* begin Text passage *

The meeting between the Federal Government and the Nigeria Labour Congress (NLC) yesterday ended in deadlock with both parties agreeing to continue talks over post-subsidy removal palliatives for workers.
The talks will continue before the 21-day ultimatum issued by the NLC as both parties pledged to find solutions to key demands tabled before the government by the Organised Labour before the deadline.
Speaking after the meeting convened by the Minister of Labour and Employment, Simon Lalong, and the Minister of State, Nkeiruka Onyejecha, at the ministry’s headquarters, Abuja, the NLC President, Comrade Joe Ajaero, said it is only the presidency that can take decisions on the demands presented to the government.
The labour leader described the meeting as “fruitful.”
Ajaero said labour was ready to meet the government any time of the day to find solutions to its demands and avert the planned strike.

* end Text passage *

#### Task requirements:
A – Put the listing, everything from the line containing "Having point (250, 621), point" down to the end of the listing, into a two-column CSV headed item_text and answer. Give one row per answer paired with the text it responds to, with each value in a single quoted field and line breaks replaced by spaces.
B – Write what comes next in the report on the Federal Government's talks with the Nigeria Labour Congress, picking up after its final sentence.

* begin Extracted records *

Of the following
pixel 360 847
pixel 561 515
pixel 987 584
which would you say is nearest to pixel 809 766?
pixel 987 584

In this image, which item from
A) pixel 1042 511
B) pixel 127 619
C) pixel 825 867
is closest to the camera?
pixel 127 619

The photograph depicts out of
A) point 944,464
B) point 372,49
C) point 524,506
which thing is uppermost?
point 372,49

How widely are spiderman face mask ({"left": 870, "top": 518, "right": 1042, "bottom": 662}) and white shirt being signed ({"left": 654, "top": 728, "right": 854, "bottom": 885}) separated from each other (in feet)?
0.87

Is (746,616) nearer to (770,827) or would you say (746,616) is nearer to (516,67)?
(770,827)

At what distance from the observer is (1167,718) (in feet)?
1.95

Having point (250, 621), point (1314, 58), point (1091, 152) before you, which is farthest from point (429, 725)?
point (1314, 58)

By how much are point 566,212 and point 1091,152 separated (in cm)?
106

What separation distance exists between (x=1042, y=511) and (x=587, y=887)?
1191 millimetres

* end Extracted records *

#### Answers:
A –
item_text,answer
"Having point (250, 621), point (1314, 58), point (1091, 152) before you, which is farthest from point (429, 725)?","point (1314, 58)"
"By how much are point 566,212 and point 1091,152 separated (in cm)?","106"
"What separation distance exists between (x=1042, y=511) and (x=587, y=887)?","1191 millimetres"

B –
Some of the demands of the NLC and the Trade Union Congress included: wage awards, tax exemptions and allowances to public sector workers, provision of Compressed Natural Gas buses, release of modalities for the N70bn for Small and Medium Enterprises, release of officials of the National Union of Road Transport Workers by the police, Road Transport Employers Association of Nigeria crisis in Lagos, among others.
Lalong said many of the items presented by Labour were still under consideration before the final agreement.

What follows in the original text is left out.